BarataNews.id, Jakarta – Pemilu Majelis Tinggi Jepang baru-baru ini membuka mata publik terhadap kemunculan kekuatan politik baru yang mengusung semangat nasionalis ekstrem. Partai sayap kanan Sanseito berhasil meraih 14 kursi, didorong oleh kampanye bertema “Japanese First” yang menyuarakan resistensi terhadap imigran dan pengaruh globalisme.
Kemenangan Politik Sayap Kanan dan Meningkatnya Sentimen Anti-Imigran
Fenomena “Japanese First” merujuk pada janji untuk memulihkan kedaulatan ekonomi dan budaya Jepang dengan mengurangi ketergantungan terhadap tenaga asing. Pimpinan Sanseito, Sohei Kamiya, menyatakan mereka tidak sepenuhnya anti-asing, namun menekankan pentingnya membatasi dampak kehadiran orang asing terhadap kehidupan masyarakat Jepang.
Partai ini sebelumnya dikenal luas melalui YouTube saat pandemi COVID-19, di mana mereka menyebarkan teori konspirasi terkait vaksin dan elit global. Namun, belakangan Sanseito berhasil menembus politik arus utama Jepang lewat sentimen populis dan nasionalisme konservatif.
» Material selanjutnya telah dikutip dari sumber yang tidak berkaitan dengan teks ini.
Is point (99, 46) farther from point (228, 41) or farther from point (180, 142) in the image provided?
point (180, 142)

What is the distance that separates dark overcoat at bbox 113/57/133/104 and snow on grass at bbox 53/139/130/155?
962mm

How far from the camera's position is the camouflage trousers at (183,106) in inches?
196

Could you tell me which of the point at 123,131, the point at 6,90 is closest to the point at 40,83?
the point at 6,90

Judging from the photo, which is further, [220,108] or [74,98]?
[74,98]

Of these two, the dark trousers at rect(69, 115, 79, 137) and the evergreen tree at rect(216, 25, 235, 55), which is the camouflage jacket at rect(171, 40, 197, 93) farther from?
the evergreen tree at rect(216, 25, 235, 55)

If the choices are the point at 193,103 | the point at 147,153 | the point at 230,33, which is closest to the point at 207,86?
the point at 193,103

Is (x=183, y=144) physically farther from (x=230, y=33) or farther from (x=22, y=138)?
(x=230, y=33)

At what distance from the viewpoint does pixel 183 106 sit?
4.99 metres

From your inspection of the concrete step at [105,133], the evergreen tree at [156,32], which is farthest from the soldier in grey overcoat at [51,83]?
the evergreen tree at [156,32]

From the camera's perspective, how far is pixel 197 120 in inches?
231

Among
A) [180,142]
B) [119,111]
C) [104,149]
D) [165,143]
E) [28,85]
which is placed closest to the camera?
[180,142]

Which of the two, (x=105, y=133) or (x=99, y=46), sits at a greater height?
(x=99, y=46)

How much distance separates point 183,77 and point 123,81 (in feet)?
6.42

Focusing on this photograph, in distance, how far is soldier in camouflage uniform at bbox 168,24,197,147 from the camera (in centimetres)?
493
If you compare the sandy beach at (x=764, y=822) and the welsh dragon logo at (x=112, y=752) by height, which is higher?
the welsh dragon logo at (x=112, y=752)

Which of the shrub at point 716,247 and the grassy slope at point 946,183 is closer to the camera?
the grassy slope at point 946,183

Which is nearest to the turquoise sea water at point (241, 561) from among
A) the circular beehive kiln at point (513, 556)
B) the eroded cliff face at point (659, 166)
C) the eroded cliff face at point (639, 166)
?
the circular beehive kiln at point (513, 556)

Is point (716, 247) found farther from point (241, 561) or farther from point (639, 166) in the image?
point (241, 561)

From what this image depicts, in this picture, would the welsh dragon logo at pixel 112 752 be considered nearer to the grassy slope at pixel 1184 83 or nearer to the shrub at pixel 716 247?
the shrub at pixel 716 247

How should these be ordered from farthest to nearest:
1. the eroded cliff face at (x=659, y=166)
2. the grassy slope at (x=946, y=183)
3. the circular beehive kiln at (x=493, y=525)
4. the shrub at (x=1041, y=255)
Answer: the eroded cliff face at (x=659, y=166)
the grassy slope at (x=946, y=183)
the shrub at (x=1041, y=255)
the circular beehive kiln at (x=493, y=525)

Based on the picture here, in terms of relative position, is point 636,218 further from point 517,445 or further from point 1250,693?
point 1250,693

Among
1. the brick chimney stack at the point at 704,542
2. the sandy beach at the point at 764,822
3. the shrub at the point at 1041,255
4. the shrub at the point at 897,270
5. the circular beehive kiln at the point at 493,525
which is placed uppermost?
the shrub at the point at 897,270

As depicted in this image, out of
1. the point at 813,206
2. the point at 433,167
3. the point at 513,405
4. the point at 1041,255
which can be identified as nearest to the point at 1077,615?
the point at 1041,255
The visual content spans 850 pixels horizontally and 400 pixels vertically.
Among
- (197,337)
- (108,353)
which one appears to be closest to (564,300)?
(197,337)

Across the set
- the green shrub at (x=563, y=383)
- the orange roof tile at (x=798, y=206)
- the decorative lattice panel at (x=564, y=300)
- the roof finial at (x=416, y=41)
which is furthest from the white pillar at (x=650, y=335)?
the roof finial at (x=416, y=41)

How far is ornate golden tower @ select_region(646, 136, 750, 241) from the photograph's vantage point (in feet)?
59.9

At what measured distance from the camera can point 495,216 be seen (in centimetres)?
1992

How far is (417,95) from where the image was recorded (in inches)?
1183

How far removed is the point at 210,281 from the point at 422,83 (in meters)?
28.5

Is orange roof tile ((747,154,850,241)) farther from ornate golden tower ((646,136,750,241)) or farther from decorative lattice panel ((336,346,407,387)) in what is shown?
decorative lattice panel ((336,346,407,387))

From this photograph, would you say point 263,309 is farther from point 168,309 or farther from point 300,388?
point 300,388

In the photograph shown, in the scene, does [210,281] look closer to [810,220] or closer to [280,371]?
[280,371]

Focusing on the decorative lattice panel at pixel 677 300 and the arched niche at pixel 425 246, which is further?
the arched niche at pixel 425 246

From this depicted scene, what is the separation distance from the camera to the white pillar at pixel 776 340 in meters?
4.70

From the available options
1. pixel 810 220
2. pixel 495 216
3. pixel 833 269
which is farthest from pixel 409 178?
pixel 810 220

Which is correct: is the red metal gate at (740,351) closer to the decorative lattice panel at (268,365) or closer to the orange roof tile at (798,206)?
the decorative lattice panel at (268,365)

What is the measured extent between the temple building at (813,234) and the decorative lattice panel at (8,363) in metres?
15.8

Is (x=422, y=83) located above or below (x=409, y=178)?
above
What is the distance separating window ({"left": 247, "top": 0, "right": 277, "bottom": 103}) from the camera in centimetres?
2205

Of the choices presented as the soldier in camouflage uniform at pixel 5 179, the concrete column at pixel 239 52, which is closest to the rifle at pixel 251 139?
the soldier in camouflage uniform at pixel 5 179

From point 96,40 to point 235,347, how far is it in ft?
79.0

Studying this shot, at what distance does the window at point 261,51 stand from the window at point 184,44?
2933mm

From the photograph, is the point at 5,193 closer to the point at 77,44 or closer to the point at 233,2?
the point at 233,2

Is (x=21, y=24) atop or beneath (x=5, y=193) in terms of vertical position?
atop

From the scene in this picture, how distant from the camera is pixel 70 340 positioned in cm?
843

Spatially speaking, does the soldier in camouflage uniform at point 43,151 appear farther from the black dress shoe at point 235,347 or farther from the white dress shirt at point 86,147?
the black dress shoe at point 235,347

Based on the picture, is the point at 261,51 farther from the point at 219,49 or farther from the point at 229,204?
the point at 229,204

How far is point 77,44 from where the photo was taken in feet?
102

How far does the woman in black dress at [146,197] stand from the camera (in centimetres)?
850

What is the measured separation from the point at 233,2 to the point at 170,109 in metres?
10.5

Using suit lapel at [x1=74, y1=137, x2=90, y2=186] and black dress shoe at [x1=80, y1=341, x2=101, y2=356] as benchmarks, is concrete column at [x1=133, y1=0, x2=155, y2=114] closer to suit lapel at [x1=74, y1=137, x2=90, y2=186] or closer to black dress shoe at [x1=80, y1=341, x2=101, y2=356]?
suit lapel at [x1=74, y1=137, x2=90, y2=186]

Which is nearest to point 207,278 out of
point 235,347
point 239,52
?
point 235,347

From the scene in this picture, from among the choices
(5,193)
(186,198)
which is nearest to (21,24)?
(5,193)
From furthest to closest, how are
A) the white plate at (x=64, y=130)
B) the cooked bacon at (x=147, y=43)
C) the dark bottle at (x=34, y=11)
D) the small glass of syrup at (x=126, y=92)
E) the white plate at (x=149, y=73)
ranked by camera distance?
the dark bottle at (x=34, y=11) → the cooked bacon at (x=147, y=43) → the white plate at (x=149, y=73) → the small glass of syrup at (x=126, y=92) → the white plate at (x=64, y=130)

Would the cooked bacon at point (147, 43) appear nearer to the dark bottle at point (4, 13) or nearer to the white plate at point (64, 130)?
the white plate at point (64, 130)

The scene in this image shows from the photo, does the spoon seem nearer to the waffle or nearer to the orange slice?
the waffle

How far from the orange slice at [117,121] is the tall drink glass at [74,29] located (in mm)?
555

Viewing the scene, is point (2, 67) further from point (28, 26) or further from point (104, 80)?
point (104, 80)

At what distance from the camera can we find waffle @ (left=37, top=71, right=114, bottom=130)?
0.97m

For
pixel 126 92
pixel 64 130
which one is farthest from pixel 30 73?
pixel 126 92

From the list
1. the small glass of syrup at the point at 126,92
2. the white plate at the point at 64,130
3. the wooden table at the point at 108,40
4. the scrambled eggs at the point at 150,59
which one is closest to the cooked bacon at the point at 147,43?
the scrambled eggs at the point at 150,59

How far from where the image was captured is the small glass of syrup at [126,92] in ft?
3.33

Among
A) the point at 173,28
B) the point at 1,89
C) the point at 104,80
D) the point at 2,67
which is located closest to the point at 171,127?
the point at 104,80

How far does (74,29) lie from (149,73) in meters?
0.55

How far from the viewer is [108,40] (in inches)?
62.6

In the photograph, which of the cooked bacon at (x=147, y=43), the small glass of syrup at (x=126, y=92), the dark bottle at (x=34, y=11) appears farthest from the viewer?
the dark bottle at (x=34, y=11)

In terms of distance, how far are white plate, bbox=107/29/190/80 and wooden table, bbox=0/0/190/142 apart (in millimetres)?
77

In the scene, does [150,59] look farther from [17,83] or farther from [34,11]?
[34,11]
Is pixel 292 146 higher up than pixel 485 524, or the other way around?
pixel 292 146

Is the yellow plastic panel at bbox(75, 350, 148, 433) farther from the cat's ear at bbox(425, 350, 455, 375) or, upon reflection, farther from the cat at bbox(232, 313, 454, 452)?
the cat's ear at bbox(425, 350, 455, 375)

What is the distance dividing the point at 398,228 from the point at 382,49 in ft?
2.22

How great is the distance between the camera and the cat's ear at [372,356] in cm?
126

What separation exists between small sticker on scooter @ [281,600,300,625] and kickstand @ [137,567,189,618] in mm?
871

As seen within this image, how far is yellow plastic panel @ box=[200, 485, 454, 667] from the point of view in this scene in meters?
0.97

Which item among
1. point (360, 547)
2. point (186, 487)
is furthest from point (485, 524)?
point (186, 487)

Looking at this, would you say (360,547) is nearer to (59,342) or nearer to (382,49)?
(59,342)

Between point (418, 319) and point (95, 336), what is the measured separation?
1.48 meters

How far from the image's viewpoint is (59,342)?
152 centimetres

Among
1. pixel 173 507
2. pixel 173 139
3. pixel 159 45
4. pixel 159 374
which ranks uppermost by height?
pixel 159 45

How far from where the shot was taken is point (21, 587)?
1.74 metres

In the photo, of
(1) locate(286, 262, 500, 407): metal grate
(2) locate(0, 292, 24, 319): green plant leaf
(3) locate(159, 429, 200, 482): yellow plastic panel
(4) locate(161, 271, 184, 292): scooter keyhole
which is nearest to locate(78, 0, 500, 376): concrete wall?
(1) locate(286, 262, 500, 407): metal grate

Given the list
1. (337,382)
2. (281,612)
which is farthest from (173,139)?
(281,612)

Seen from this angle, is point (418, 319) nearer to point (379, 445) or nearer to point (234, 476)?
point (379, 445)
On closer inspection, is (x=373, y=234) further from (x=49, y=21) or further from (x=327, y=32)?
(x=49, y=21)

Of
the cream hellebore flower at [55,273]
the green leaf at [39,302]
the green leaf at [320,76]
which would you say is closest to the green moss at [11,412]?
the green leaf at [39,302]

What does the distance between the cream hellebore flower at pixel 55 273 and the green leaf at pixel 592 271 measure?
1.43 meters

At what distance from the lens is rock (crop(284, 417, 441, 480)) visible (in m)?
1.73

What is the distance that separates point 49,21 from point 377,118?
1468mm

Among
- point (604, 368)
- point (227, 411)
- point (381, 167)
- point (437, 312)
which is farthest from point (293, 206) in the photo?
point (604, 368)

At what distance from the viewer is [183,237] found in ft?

Isu Imigran Masuk 5 Besar Kekhawatiran Warga Jepang
Jajak pendapat NHK menunjukkan bahwa 7% warga Jepang menyebut imigrasi sebagai salah satu perhatian utama. Meski tergolong kecil dibandingkan isu seperti jaminan sosial atau inflasi, angka ini cukup untuk mendorong agenda politik sayap kanan, terutama di tengah lemahnya dukungan terhadap Partai Demokrat Liberal (LDP) pimpinan PM Shigeru Ishiba.
Sanseito pun memanfaatkan kondisi ini dengan menuding imigran sebagai penyebab meningkatnya harga dan ketidakteraturan sosial. Bahkan, pemerintahan Ishiba sendiri telah membentuk satuan tugas khusus untuk memerangi “perilaku tidak tertib” warga asing serta menjanjikan target “nol orang asing ilegal”.
Pekerja Asal Indonesia Jadi Sorotan
Sebelum pemungutan suara, mencuat laporan tentang perilaku sejumlah anggota Persaudaraan Setia Hati Terate (PSHT) asal Indonesia di Jepang. Aksi mereka dianggap mencoreng citra Indonesia di mata publik Jepang. Pemerintah RI pun segera turun tangan dan berkoordinasi dengan pihak terkait untuk meredam situasi.
Per Desember 2024, jumlah warga negara Indonesia di Jepang tercatat mencapai 199.824 orang, meningkat 15% hanya dalam enam bulan. Angka ini menjadikan WNI sebagai salah satu kelompok migran terbesar, mewakili sekitar 5% dari total warga asing di Jepang.
Risiko untuk Tenaga Kerja Asing Indonesia
Kebangkitan partai-partai populis seperti Sanseito membawa risiko nyata terhadap tenaga kerja asing, termasuk dari Indonesia. Narasi “Japanese First” berpotensi memicu kebijakan diskriminatif, pengetatan visa kerja, hingga peningkatan pengawasan terhadap WNA.
Kamiya bahkan menyebut partainya terinspirasi dari gaya politik Presiden AS Donald Trump, dengan pendekatan yang menekankan kepentingan nasional terlebih dahulu—dengan implikasi eksklusi terhadap warga asing.